In his brilliant 1953 history of America, “Seedtime of the Republic: The Origin of the American Tradition of American Liberty,” Clinton Rossiter described a religious landscape that would, in modern lingo, be described as a marketplace.
Competition was fierce in the business of saving souls; dozens of denominations and sects and cults and vague persuasions had come to America.
Rossiter identified many of the major players: In 1775, the Congregationalists had 668 churches, the Presbyterians had 588, Anglicans 495, Baptists, 494 – and the others, including the Jews and the Catholics and the Sandemanians and the Lutherans and the Dutch Reformed and many, many more.
The strongest incumbent churches acted as any dominating business would – using government to create barriers to entry, establishing obstacles to competing religious folks from holding political office or, in some cases, from practicing their faith at all.
The recent national synod of the United Church of Christ in Hartford continued to reflect an economic model of religion.
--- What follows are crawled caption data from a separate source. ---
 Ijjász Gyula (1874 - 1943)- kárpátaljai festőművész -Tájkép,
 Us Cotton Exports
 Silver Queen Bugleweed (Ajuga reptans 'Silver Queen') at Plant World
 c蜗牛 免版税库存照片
The denomination spent a good part of its meeting fidgeting with the marketing plan, to stem a loss of customers in recent years.
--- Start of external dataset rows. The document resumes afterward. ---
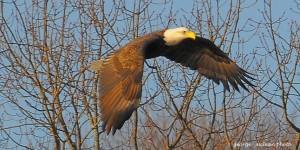 eagle2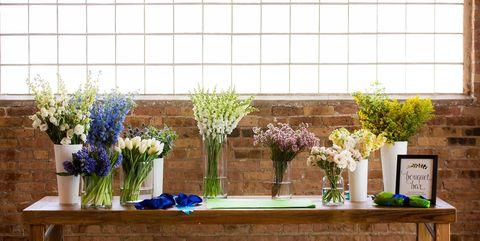 Blue, Houseplant, Cobalt blue, Flowerpot, Flower, Plant, Wall, Floral design, Room, Table,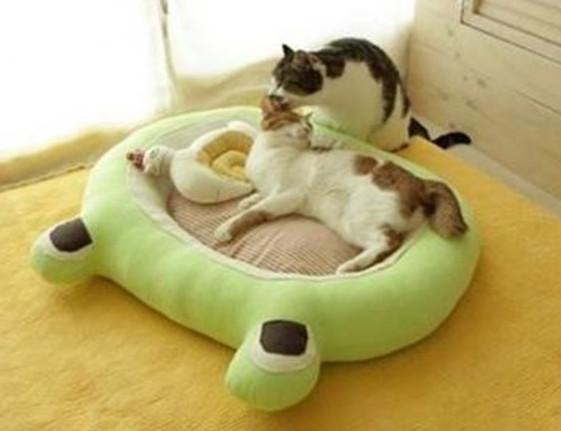 Делаем лежак для кошки своими руками ( фото) Кот Pinterest 48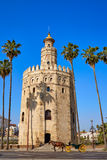 Seville Torre del Oro tower in Sevilla Spain. Seville Torre del Oro tower in Sevilla Andalusia Spain royalty free stock photos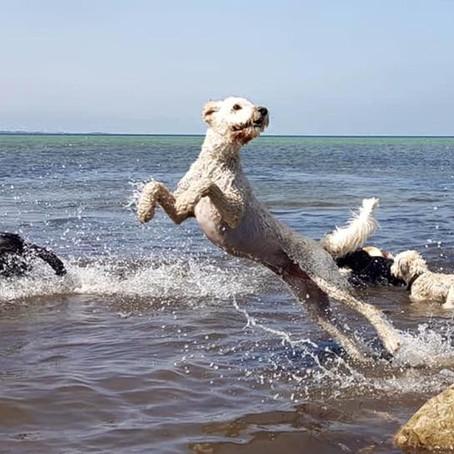 Ta' jer sammen Portugal, og behandl jeres hunde værdigt!
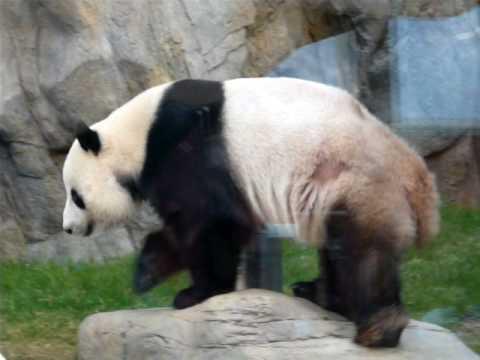 Panda's An An and Jia Jia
Not only individuals, but entire congregations, have left the UCC, with the popular wisdom suggesting that the UCC had become too lefty-liberal and too enamoured with “social justice,” at the expense of the spiritual that many prefer.
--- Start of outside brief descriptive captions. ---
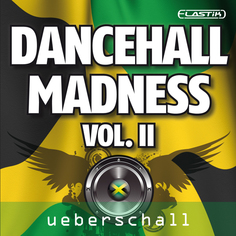 Dancehall Madness Vol 2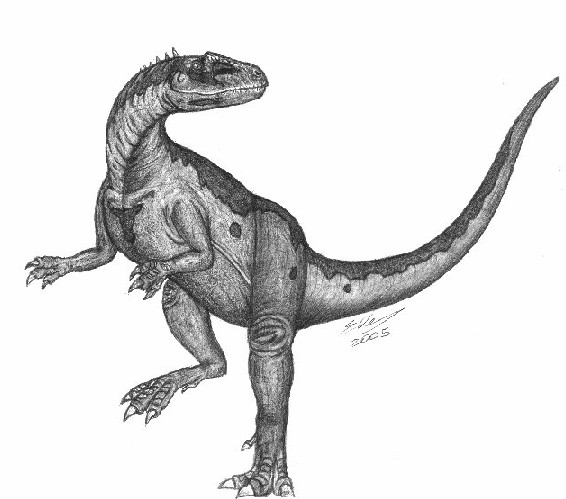 dinosaur images dino directory name a z dinosaurs beginning with the images dinosaur 1 1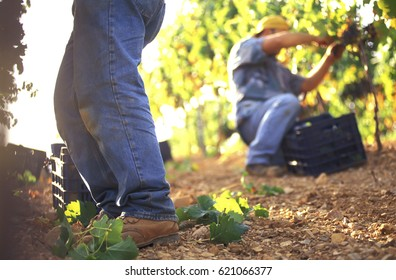 Two farmers harvesting grapes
In a sense, the UCC effort to make nice with its more traditional, “religious” members is not much different than Wal-Mart revising its not-terribly-successful experiment to go “upscale” a bit.
And religious folks have their own versions of Wall Street analysis. The UCC synod prompted this comment from Mark Tooley of the Institute on Religion and Democracy – a Washington advocacy group that prefers God-stuff to be traditional and conservative:
“The UCC embodies the dysfunction of declining, old-line Protestantism in America. Its elites, unaware or uninterested in the beliefs of average local church members, devote themselves to radical political causes instead of traditional Gospel. The inevitable result has been a massive hemorrhage in membership, finances and overall cultural influence.”
That’s the kinds of analysis that would drop the stock price a few bucks a share.
At about the same time the UCC was meeting in Hartford, the Southern Baptists held their annual convention in San Antonio, where they argued over marketing and branding and how “conservative” they should be.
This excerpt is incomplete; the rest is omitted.